→ Tarea indicada 1
Copia del relato todo lo que va desde "Santiago Galicia Rojon" hasta "documento. Lo guardó.", y cambia "carpeta" por "libreta".

→ Fragmento para leer
Santiago Galicia Rojon Serrallonga
“Tal vez, usted olvidó que le pagamos la quincena pasada”, insistió la responsable del departamento de contabilidad y personal de la empresa ante mi molestia, quien añadió: “haga cuentas, en algo debió gastar el dinero”.
Respondí que trabajaba desde la adolescencia y que jamás, en alguno de mis cargos y empleos, había enfrentado una situación tan incómoda. Acostumbradas a la adulación y zalamería con su jefa, las otras mujeres, especializadas en contabilidad, me inspeccionaron con asombro, como si hubiera cometido un delito al contestar de esa forma.
Una de las mujeres intervino. Abrió una carpeta en la que supuestamente se encontraba una póliza de cheque. Aseguró que ese documento comprobaba que la quincena anterior yo había cobrado mi sueldo, motivo por el que no había razón para alegar. Rehusó mostrarme el documento. Lo guardó.
Expliqué que la quincena anterior, la primera que recibiría de la empresa, no la había solicitado porque me atrasé en la entrega de algunos documentos para mi alta, por lo cual preferí que se acumulara el sueldo; pero ellas, las contadoras, quienes inquietas se miraban entre sí, insistieron en que yo estaba equivocado, que en realidad me habían pagado y que no podrían entregarme el dinero solicitado.
Regresé al escritorio que me habían asignado, al lado de un compañero, economista y ex profesor de primaria muy decaído por su salud y sus problemas conyugales, quien dijo que tendría que resignarme a perder 15 días de sueldo porque ella, la jefa del área contable y de personal, era intocable.
Días antes le había comentado que se notaba era una mujer a la que le seducían los halagos, y tener al personal sometido a sus caprichos. El hombre, más abatido por sus asuntos personales, no había detectado que ambos éramos víctimas de bullyng laboral, conocido como mobbing.
El directivo de mediano nivel que tenía la encomienda de capacitarnos en el trabajo relacionado con temas financieros, estaba jugando con nosotros y no acató las instrucciones del director general de la empresa, por cierto amigo mío desde hace muchos años. Como era el responsable del área a la que mi compañero y yo ingresamos, seguramente temía que más adelante le representáramos competencia e incluso amenaza para su cargo; sin embargo, ni uno ni otro teníamos interés en desplazarlo. El ex profesor decaído admitía que era su última oportunidad laboral; en mi caso, pronto llegué a la conclusión de que no tendría futuro en la empresa y que tal vez lo más correcto sería plantear el asunto a mi amigo y regresar a la actividad periodística.
Hacía dos meses apenas que había concluido mi gestión como coordinador de Comunicación Social en el Congreso del Estado de Michoacán. Ya imaginará el lector que después de haber acumulado gran cantidad de experiencias en ese sitio, donde los ataques e intrigas son prácticas cotidianas en todos los niveles, las actitudes y los argumentos de la contadora y sus seguidoras me parecieron caricaturescos.

→ Registros
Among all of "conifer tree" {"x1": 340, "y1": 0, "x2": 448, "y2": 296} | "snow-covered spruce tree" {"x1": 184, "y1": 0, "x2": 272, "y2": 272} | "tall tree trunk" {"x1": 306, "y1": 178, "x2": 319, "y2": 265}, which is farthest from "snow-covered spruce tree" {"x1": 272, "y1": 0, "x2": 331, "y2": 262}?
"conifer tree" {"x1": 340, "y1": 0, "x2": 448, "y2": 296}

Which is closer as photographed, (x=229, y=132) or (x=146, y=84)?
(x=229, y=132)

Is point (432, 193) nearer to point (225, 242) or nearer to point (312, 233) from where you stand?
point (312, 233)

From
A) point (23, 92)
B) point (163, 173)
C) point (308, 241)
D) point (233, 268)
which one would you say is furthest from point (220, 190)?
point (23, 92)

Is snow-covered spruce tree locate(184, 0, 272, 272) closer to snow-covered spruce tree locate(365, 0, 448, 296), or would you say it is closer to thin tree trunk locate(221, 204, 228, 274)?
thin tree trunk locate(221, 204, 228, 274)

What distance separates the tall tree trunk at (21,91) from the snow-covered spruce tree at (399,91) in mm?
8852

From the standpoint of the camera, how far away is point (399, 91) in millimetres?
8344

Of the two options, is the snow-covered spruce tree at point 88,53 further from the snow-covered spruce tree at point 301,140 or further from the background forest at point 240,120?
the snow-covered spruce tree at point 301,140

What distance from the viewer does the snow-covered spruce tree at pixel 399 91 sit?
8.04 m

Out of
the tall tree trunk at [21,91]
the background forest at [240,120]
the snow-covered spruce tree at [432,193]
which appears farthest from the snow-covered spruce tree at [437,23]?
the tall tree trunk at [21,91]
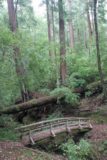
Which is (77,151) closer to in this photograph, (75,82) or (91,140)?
(91,140)

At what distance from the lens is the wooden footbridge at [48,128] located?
503 inches

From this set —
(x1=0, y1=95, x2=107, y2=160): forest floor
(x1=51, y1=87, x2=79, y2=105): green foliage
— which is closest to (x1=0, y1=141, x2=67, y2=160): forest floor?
(x1=0, y1=95, x2=107, y2=160): forest floor

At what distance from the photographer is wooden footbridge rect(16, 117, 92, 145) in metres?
12.8

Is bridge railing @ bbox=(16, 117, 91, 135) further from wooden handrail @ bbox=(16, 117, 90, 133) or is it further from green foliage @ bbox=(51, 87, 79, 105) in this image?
green foliage @ bbox=(51, 87, 79, 105)

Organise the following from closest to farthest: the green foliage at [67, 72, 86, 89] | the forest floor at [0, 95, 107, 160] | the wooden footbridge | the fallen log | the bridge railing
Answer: the forest floor at [0, 95, 107, 160] < the wooden footbridge < the bridge railing < the fallen log < the green foliage at [67, 72, 86, 89]

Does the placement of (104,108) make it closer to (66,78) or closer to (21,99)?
(66,78)

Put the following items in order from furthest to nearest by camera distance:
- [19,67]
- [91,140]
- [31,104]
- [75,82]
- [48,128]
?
[75,82] → [31,104] → [19,67] → [91,140] → [48,128]

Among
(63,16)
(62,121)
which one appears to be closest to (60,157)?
(62,121)

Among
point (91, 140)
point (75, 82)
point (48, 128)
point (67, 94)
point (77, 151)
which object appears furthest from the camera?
point (75, 82)

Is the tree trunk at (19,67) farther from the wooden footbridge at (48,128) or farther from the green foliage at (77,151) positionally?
the green foliage at (77,151)

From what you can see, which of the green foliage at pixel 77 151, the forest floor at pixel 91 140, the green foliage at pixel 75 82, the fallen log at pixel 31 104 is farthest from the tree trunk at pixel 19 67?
the green foliage at pixel 77 151

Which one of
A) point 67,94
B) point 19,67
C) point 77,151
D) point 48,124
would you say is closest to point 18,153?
point 77,151

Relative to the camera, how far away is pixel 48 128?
13.5 m

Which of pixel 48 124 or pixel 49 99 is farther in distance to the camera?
pixel 49 99
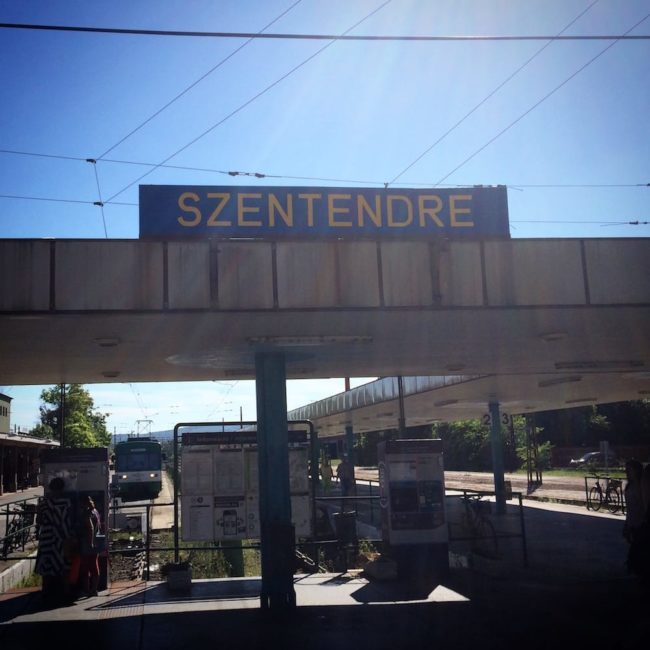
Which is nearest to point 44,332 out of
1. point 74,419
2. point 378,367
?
point 378,367

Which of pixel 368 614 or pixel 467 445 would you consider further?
pixel 467 445

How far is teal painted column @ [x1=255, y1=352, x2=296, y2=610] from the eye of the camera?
10641 mm

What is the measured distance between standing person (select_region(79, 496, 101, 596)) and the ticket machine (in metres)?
5.01

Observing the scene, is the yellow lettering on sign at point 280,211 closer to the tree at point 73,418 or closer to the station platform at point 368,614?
the station platform at point 368,614

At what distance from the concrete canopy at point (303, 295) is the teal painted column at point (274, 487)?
2.29ft

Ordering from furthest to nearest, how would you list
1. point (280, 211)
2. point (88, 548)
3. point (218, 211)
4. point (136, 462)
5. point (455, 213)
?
point (136, 462) → point (455, 213) → point (280, 211) → point (218, 211) → point (88, 548)

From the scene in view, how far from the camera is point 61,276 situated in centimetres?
955

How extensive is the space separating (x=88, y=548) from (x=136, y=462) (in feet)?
91.2

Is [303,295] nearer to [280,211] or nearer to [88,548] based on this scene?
[280,211]

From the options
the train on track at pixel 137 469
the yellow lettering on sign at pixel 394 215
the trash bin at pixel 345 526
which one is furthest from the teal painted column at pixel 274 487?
the train on track at pixel 137 469

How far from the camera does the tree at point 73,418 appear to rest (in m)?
64.2

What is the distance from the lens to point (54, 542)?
1134 cm

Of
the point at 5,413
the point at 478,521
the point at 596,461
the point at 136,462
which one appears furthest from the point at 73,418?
the point at 478,521

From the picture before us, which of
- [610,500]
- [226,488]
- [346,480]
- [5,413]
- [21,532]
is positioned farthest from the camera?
[5,413]
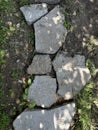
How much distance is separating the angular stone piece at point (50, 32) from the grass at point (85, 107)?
87cm

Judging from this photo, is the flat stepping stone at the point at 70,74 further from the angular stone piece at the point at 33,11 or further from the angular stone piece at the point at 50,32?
the angular stone piece at the point at 33,11

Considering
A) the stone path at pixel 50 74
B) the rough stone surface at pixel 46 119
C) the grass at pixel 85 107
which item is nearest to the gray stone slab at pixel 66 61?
the stone path at pixel 50 74

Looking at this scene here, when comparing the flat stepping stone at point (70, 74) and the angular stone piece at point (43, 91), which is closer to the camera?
the angular stone piece at point (43, 91)

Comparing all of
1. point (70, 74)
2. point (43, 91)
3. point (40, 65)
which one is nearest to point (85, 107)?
point (70, 74)

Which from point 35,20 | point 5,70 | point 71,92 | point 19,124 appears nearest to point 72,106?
point 71,92

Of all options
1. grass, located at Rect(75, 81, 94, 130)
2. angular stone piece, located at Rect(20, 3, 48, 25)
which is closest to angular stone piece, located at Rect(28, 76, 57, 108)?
grass, located at Rect(75, 81, 94, 130)

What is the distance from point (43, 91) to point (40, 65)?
18.1 inches

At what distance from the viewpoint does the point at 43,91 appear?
5578mm

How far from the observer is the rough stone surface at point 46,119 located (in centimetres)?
538

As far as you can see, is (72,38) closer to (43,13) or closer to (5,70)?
(43,13)

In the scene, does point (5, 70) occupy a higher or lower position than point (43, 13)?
lower

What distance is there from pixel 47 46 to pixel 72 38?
531mm

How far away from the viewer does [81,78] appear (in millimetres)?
5746

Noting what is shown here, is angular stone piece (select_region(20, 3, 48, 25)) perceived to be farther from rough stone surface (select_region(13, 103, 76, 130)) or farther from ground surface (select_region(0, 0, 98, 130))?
rough stone surface (select_region(13, 103, 76, 130))
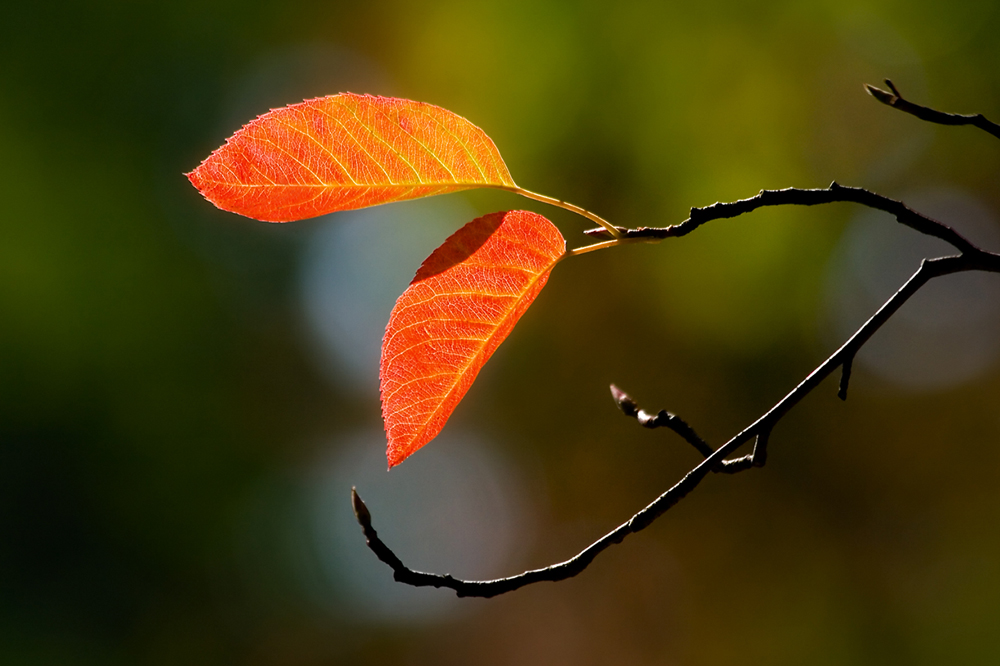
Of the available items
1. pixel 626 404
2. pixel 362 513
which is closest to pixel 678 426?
pixel 626 404

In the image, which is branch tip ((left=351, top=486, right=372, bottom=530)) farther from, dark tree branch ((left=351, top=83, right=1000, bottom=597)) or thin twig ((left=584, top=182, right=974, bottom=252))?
thin twig ((left=584, top=182, right=974, bottom=252))

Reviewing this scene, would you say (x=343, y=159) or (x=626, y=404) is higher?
(x=343, y=159)

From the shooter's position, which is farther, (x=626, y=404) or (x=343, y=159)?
(x=626, y=404)

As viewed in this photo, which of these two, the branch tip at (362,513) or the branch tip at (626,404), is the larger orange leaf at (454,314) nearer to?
the branch tip at (362,513)

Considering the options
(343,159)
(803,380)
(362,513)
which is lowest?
(362,513)

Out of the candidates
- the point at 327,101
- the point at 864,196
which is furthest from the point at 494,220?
the point at 864,196

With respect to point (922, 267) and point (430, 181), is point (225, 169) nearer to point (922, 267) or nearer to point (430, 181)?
point (430, 181)

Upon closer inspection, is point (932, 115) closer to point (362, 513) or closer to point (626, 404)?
point (626, 404)
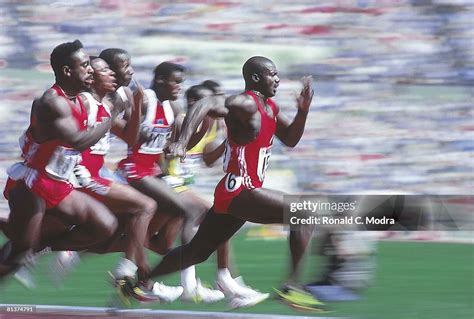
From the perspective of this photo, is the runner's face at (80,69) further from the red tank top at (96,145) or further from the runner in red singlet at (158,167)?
the runner in red singlet at (158,167)

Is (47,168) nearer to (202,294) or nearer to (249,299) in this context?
(202,294)

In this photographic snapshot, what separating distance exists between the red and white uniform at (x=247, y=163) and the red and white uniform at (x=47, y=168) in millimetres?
815

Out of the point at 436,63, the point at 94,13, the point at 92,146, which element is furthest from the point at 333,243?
the point at 94,13

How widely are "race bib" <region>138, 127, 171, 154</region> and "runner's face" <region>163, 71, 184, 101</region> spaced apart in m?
0.20

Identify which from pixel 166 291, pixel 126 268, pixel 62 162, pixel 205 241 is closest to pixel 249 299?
pixel 205 241

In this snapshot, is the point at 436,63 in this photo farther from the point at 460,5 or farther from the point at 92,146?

→ Tarea indicada 2
Entrega como lista JSON de cadenas, con una cadena por línea y sin las líneas en blanco, solo lo que va desde la línea de los registros que contiene "Out of the point" hasta el final de los registros, incluidos ambos extremos.

→ Respuesta correcta 1
Santiago Galicia Rojon Serrallonga
“Tal vez, usted olvidó que le pagamos la quincena pasada”, insistió la responsable del departamento de contabilidad y personal de la empresa ante mi molestia, quien añadió: “haga cuentas, en algo debió gastar el dinero”.
Respondí que trabajaba desde la adolescencia y que jamás, en alguno de mis cargos y empleos, había enfrentado una situación tan incómoda. Acostumbradas a la adulación y zalamería con su jefa, las otras mujeres, especializadas en contabilidad, me inspeccionaron con asombro, como si hubiera cometido un delito al contestar de esa forma.
Una de las mujeres intervino. Abrió una libreta en la que supuestamente se encontraba una póliza de cheque. Aseguró que ese documento comprobaba que la quincena anterior yo había cobrado mi sueldo, motivo por el que no había razón para alegar. Rehusó mostrarme el documento. Lo guardó.

→ Respuesta correcta 2
[
  "Out of the point at 436,63, the point at 94,13, the point at 92,146, which element is furthest from the point at 333,243?",
  "the point at 94,13",
  "How widely are \"race bib\" <region>138, 127, 171, 154</region> and \"runner's face\" <region>163, 71, 184, 101</region> spaced apart in m?",
  "0.20",
  "Identify which from pixel 166 291, pixel 126 268, pixel 62 162, pixel 205 241 is closest to pixel 249 299?",
  "pixel 205 241",
  "In this snapshot, is the point at 436,63 in this photo farther from the point at 460,5 or farther from the point at 92,146?"
]